Ontario v. Rothmans Inc. [Canada] [January 04, 2012]
The government of Ontario brought an action against various tobacco manufacturers seeking recovery of 50 billion dollars in health care costs that had been or would be paid by the government for treatment of its insureds' diseases or risks of diseases related to tobacco use. The claim was brought under the Tobacco Damages and Health Care Costs Recovery Act. The government alleged that the manufacturers had engaged in an intentional scheme of deception, arguing, among other things, that the manufacturers had been aware of the harmful health effects of cigarette smoke and second-hand smoke for several decades but had suppressed evidence revealing these effects and had purposely misled the public about the health risks of cigarette smoke.
This order reviews certain companies challenge to jurisdiction. The court rejects the challenge to jurisdiction and orders costs to be calculated for all the proceedings leading up to this ruling.
R. v. Imperial Tobacco Canada Ltd., et al. [Canada] [July 29, 2011]
The Government of British Columbia and a class of smokers of “light” or “mild” cigarettes brought separate actions against tobacco companies seeking redress for the companies’ failure to inform the public of the harmful nature of various types of cigarettes.
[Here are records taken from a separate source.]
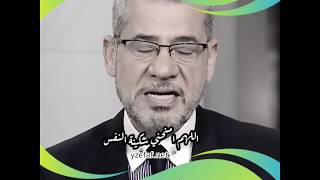 أفضل دعاء مُستجاب | مصطفى الأغا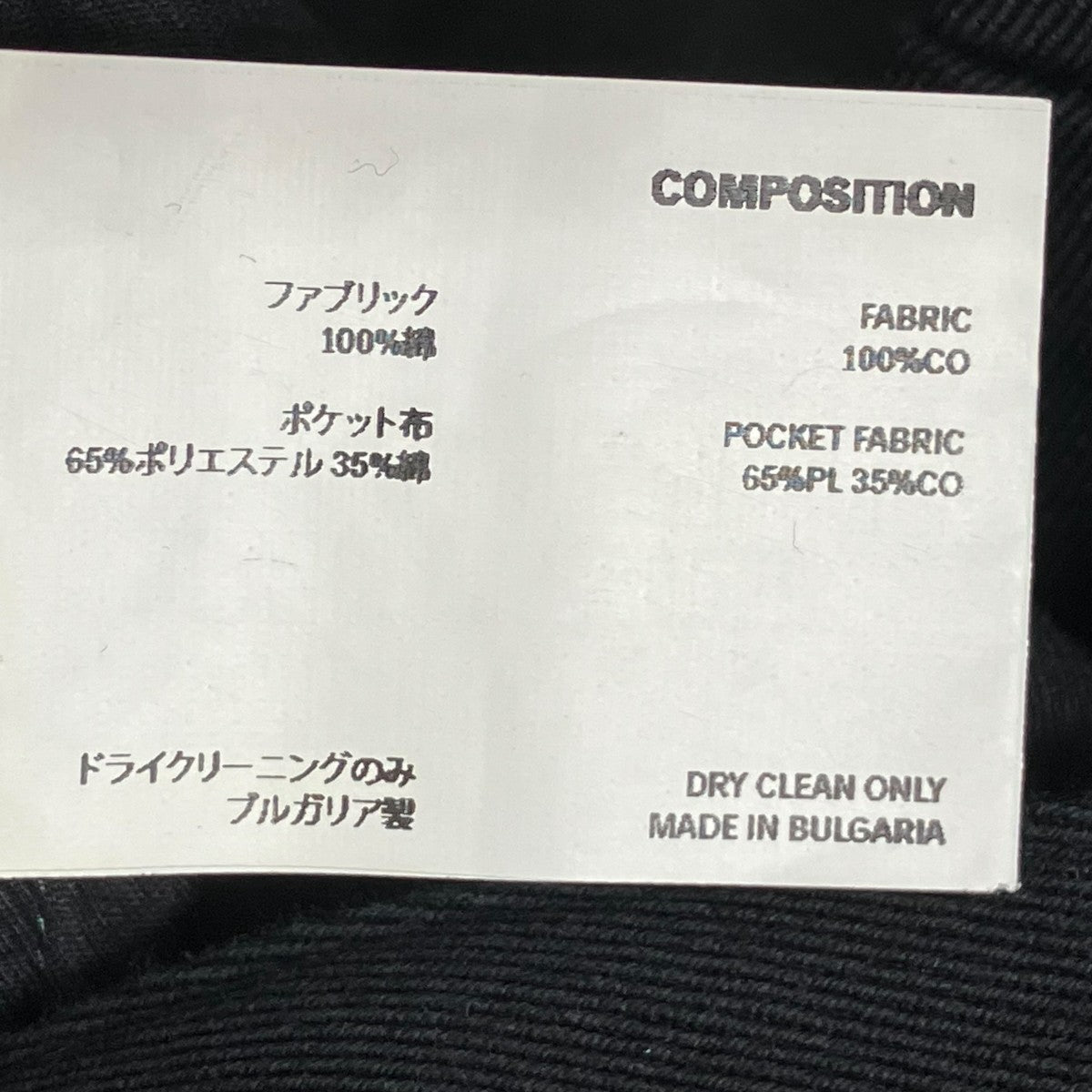 Kiko Kostadinov 24AWCHALICE PANTSパンツ00172024 古着・中古-9枚目のアイテム画像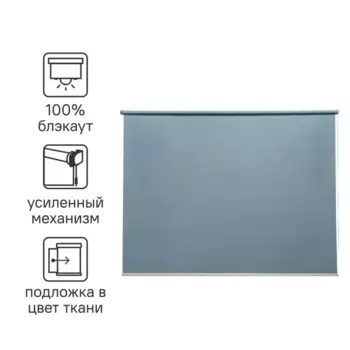 Штора рулонная блэкаут Inspire Belem 200x175 см серо-синяя Ink 4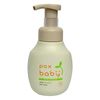 太阳油脂 Pax 婴儿全身洗发露 300ml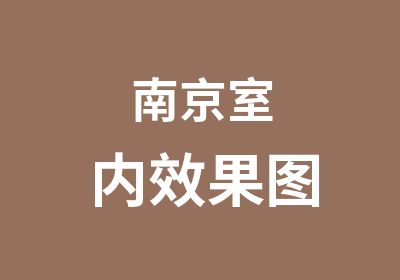 南京室内效果图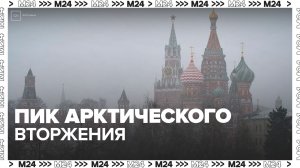 Пик арктического вторжения в Москве прогнозируется 9 апреля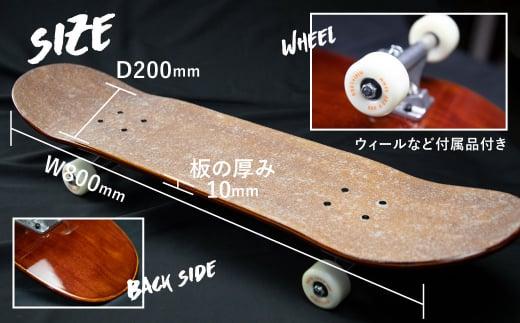 飛騨春慶塗 スケートボード 飛騨春慶 伝統工芸 スケートボード うるし 艶 上品 漆塗 手塗  飛騨高山 DA001 200000円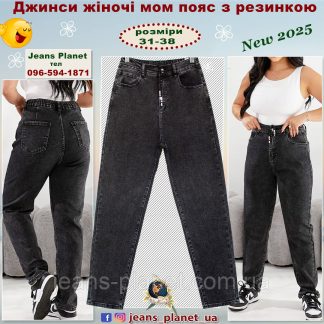 Модні вільні жіночі джинси мом пояс з резинкою Liana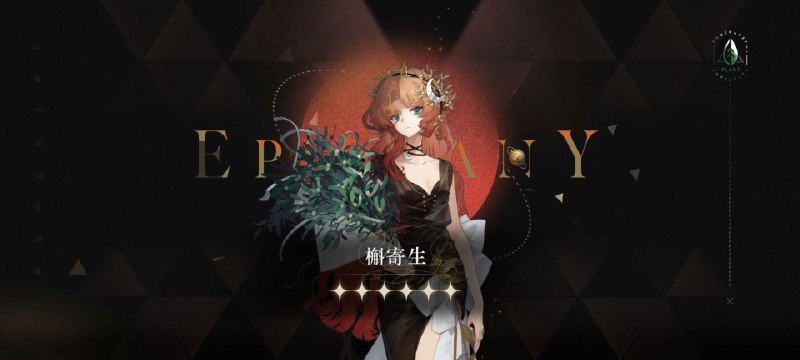 重返未来1999：我的老婆数目不多，也就那么三四个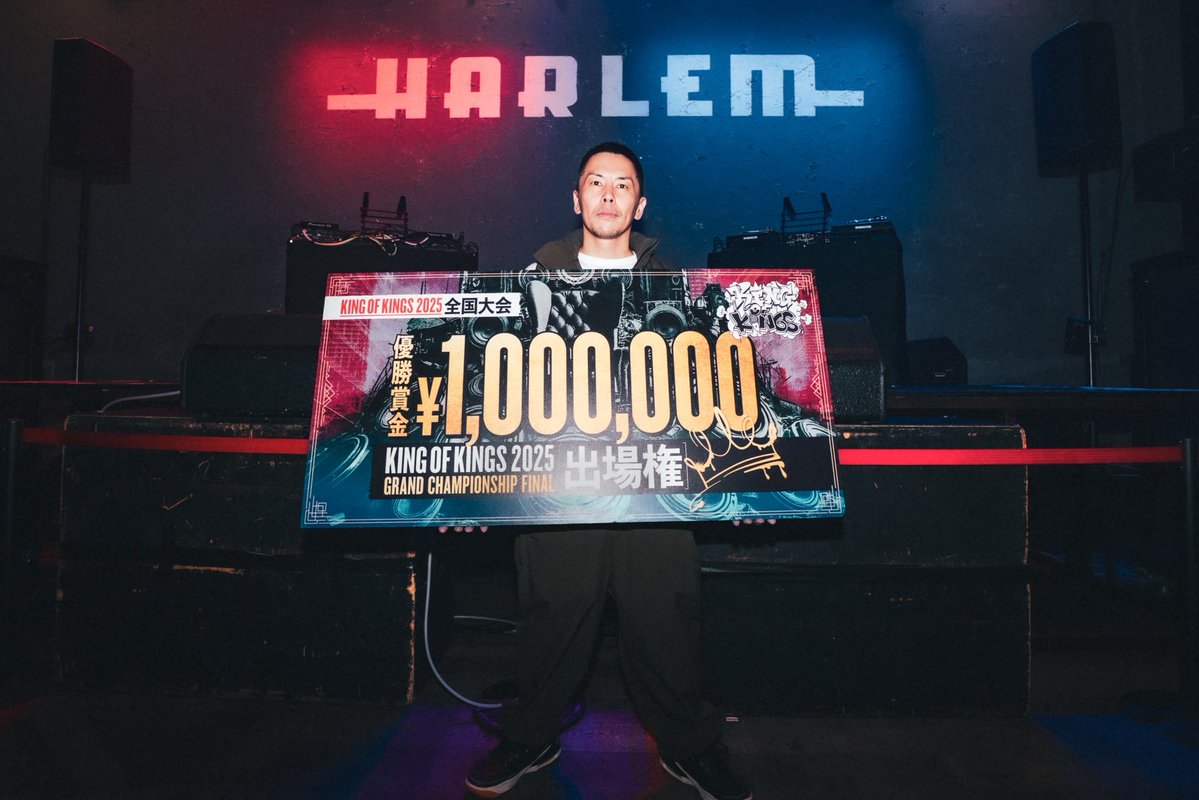 official_kok's tweet image. KING OF KING 2025全国大会

41人の全国の猛者達のなかで
頂点に立ったのは…

👑👑👑PONEY👑👑👑

🔽フル視聴はABEMAで
abema.go.link/72ifv

#KOK2025全国大会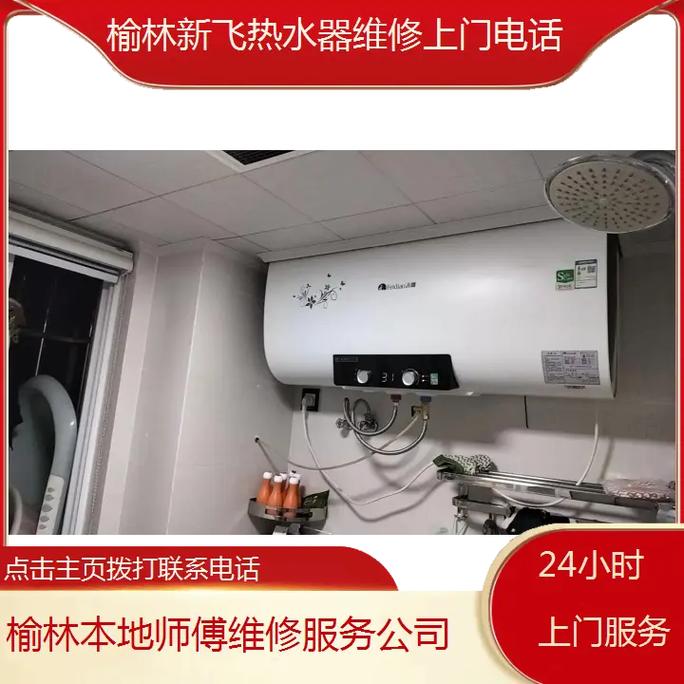 新飞热水器售后电话是多少？-第1张图片-索能光电网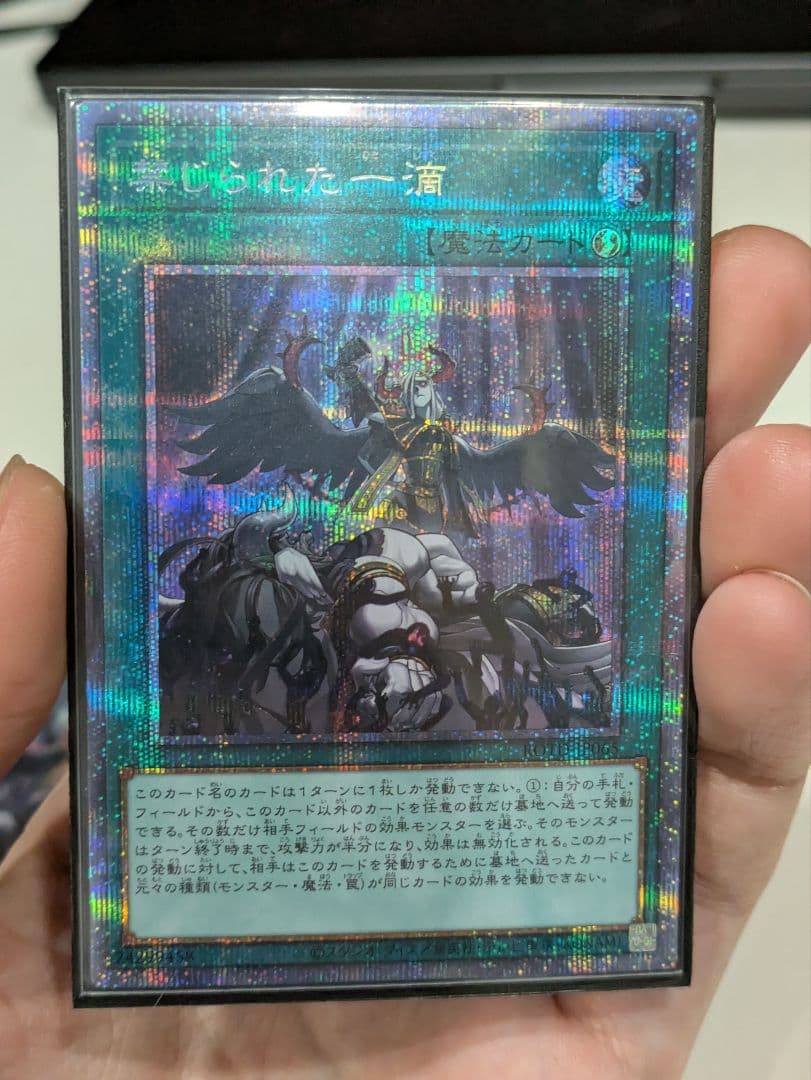 遊戯王 禁じられた一滴 プリズマ2枚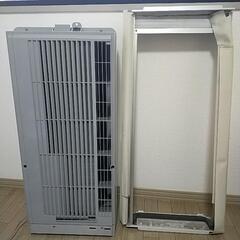 ウインドウエアコン（ルームエアコン）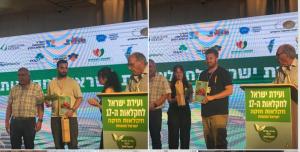 חקלאי עמק חפר קוטפים את פרסי "הצעירים המבטיחים" בוועידת ישראל לחקלאות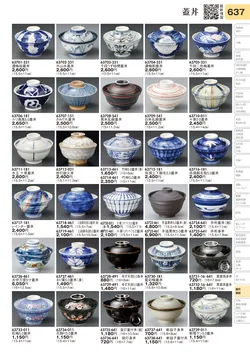 CAtalog page TOURI vol.31-0637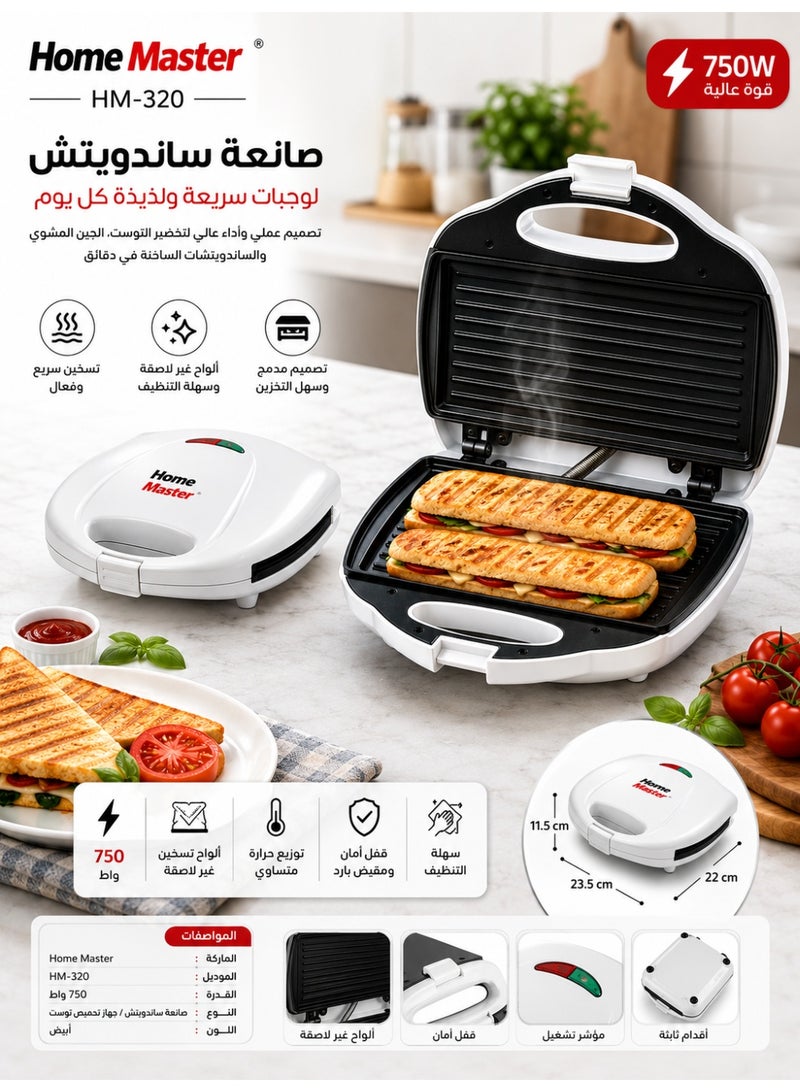 هوم ماستر صانعة ساندويتش هوم ماستر  – 750 واط – جهاز تحميص وتوست كهربائي – مكبس ساندويتش غير لاصق لتحضير التوست والجبن المشوي والوجبات الخفيفة – سخان سندويش – HM-320 - Image 1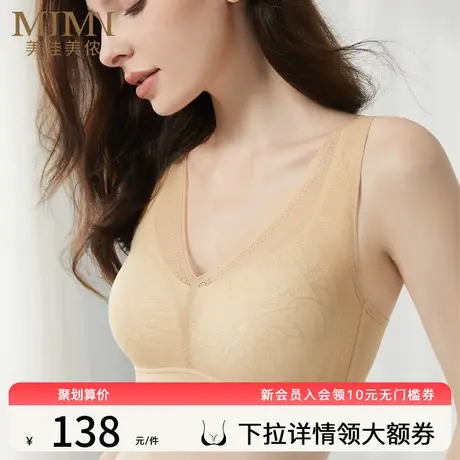 美佳美侬夏季薄款内衣女大胸显小胸罩聚拢收副乳防下垂无钢圈文胸图片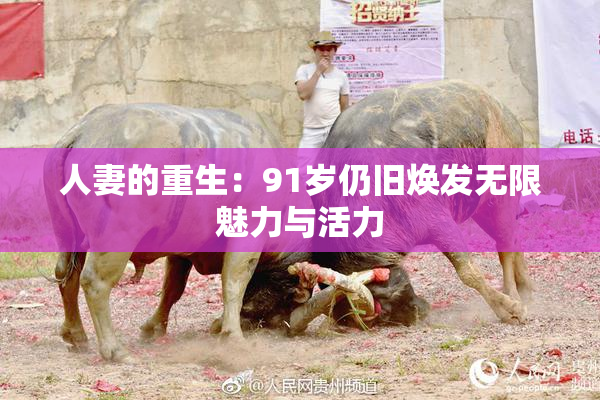 人妻的重生：91岁仍旧焕发无限魅力与活力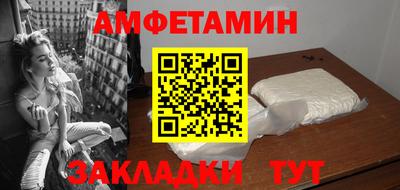 jwh Пыть-Ях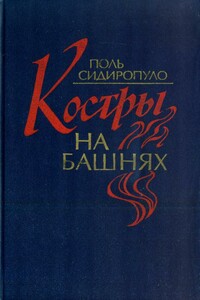 Костры на башнях - Поль Петрович Сидиропуло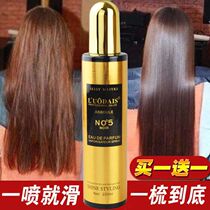 Two bottles of goddess hair smooth spray nutrient solution perfume soft solution hot dye repair solution fragrance spray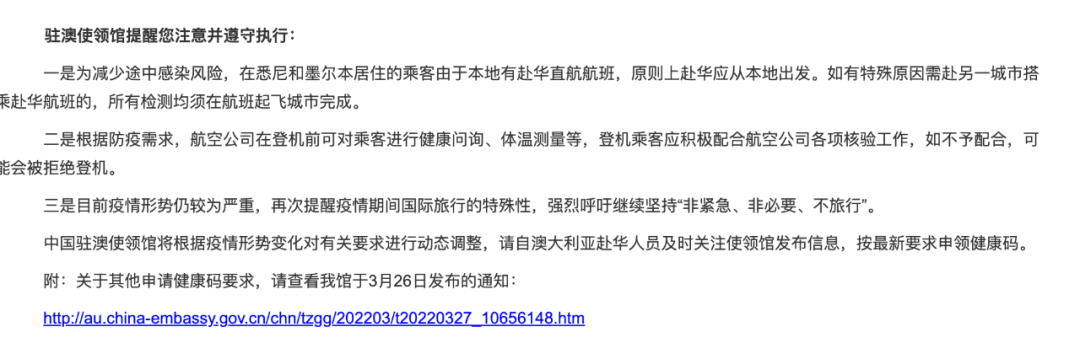 中国驻澳使馆官宣，回国限制放宽！5月20日起实行！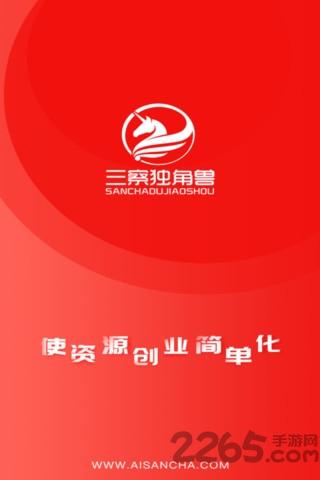 三察独角兽app下载,三察独角兽,创业app,推广app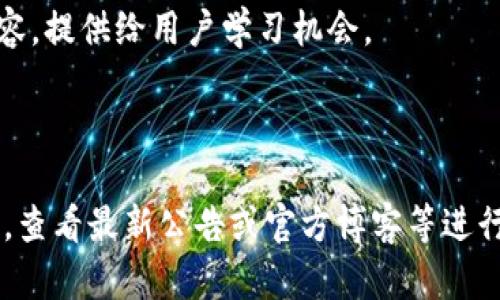 由于我无法直接访问互联网，因此无法查看特定网站（如 Tokenim 官网）的内容。但是，我可以帮助你理解一般情况下为什么会有人提到一个网站或其功能，包括 Tokenim 相关的讨论。

## 可能的原因

1. **产品或服务发布**：Tokenim 可能推出了新的产品、服务或功能，吸引了用户的关注。
  
2. **技术更新**：加密货币和区块链领域变化迅速，Tokenim 可能更新了其技术或平台，用户对此感兴趣。

3. **市场活动**：可能有新活动、空投或促销，用户希望了解参与的机会。

4. **安全问题或漏洞**：在加密领域，如果有关于安全或漏洞的消息，用户会自然关注并想深入了解。

5. **社区讨论**：用户在社交媒体或论坛上讨论 Tokenim 的表现、未来或其他相关话题。

6. **教育内容**：Tokenim 可能发布了与其平台或加密货币相关的教育内容，提供给用户学习机会。

## 总结

如果你希望了解 Tokenim 官网上具体的信息或消息，建议直接访问该网站，查看最新公告或官方博客等进行深入了解。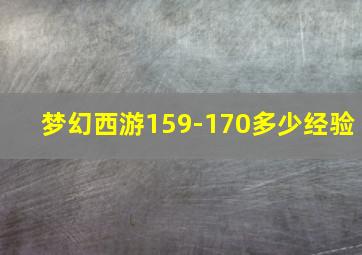 梦幻西游159-170多少经验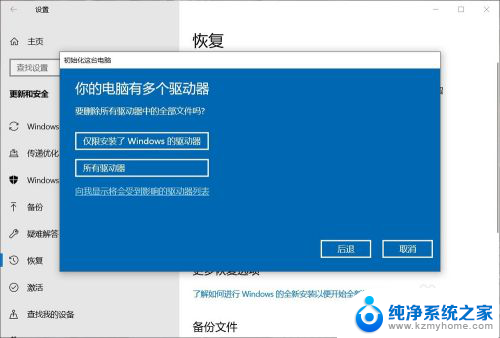 电脑怎么快速恢复出厂设置 电脑恢复出厂设置的注意事项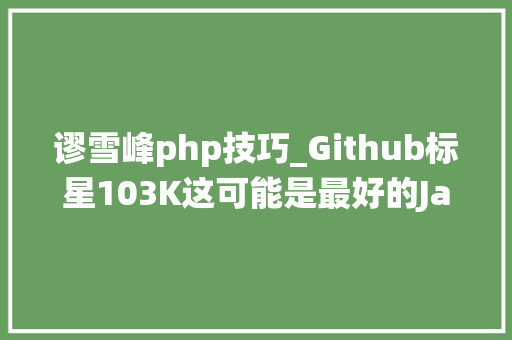 谬雪峰php技巧_Github标星103K这可能是最好的Java博客系统
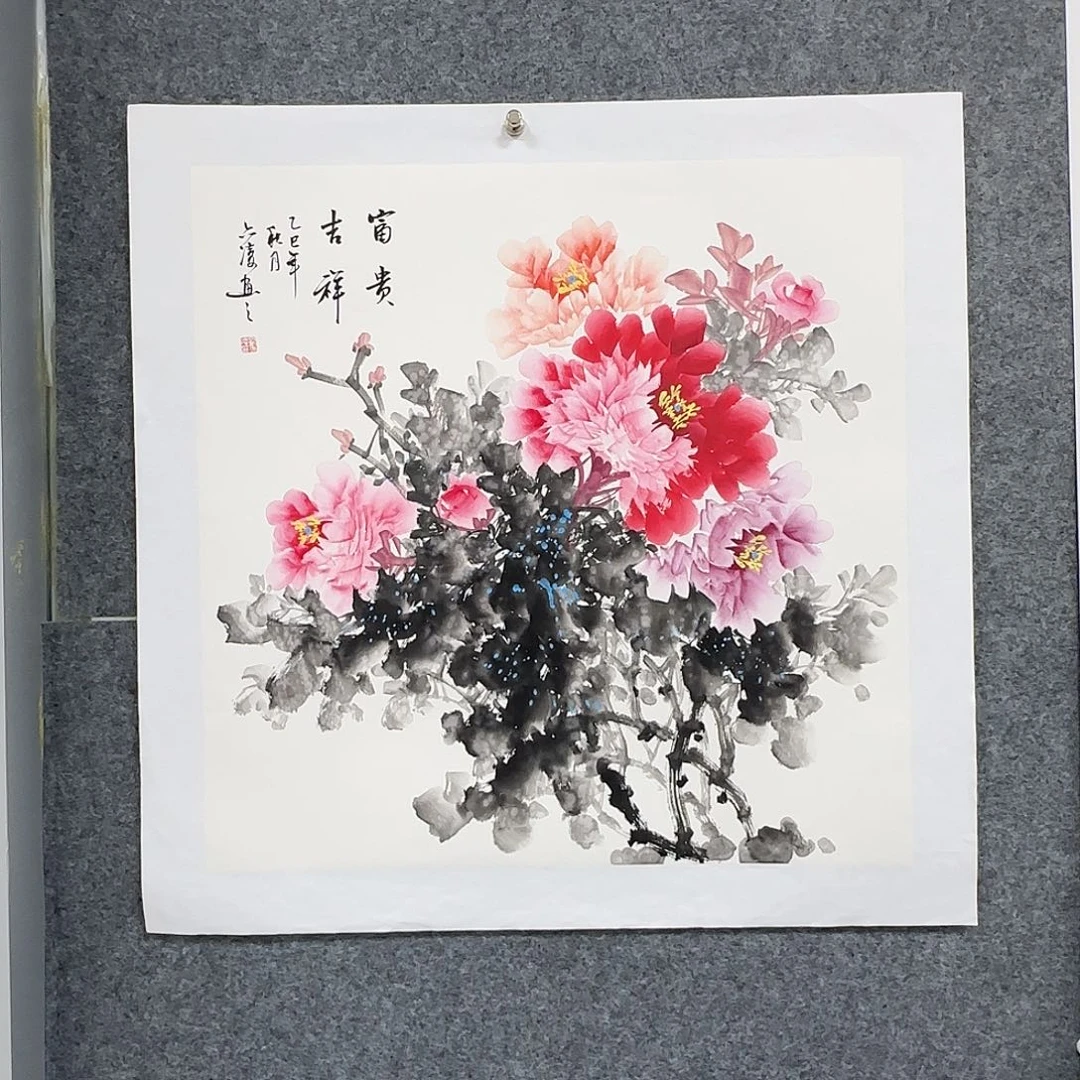 国画68*68纯手绘刘亦凌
The tobacco companies, in turn, issued third-party notices to the Government of Canada, arguing that, if held liable to the plaintiffs, the companies would be entitled to compensation from Canada under various theories of law. The Court held that the companies' pleading disclosed no reasonable cause of action, finding, among other things, that: (1) an alleged duty of care to smokers did not exist; (2) Canada’s relationship with consumers and the tobacco companies was not sufficiently proximate to establish tortious liability; (3) Canada’s public health policy encouraging smokers to switch to low-tar cigarettes did not breach the duty of care; (4) Canada was not liable as a “manufacturer” under the Tobacco Damages and Health Care Costs Recovery Act, under the Negligence Act, or at common law; (5) Canada did not constitute a “supplier” within the meaning of the Business Practices and Consumer Protection Act because Canada did not promote the use of low‑tar cigarettes for commercial purposes; and (6) Canada’s regulation of the tobacco industry was not an implicit promise to indemnify compliance under the narrow doctrine of equitable indemnity.
Dubek v. Maccabi [Israel] [July 13, 2011]
This is an appeal to the Supreme Court in two suits by healthcare providers against major tobacco companies for compensation for costs of treatment harms of smoking. In one case (Macabbi) the District Court dismissed the suit and in the other (Clalit) the Court denied a motion to dismiss. The Supreme Court held that both cases should be dismissed due to lack of any liability or duty of care owed by the tobacco companies to healthcare providers. According to the decision, any suit must be filed against specific tobacco company, must name an individual that was harmed by smoking, and must state a specific harm.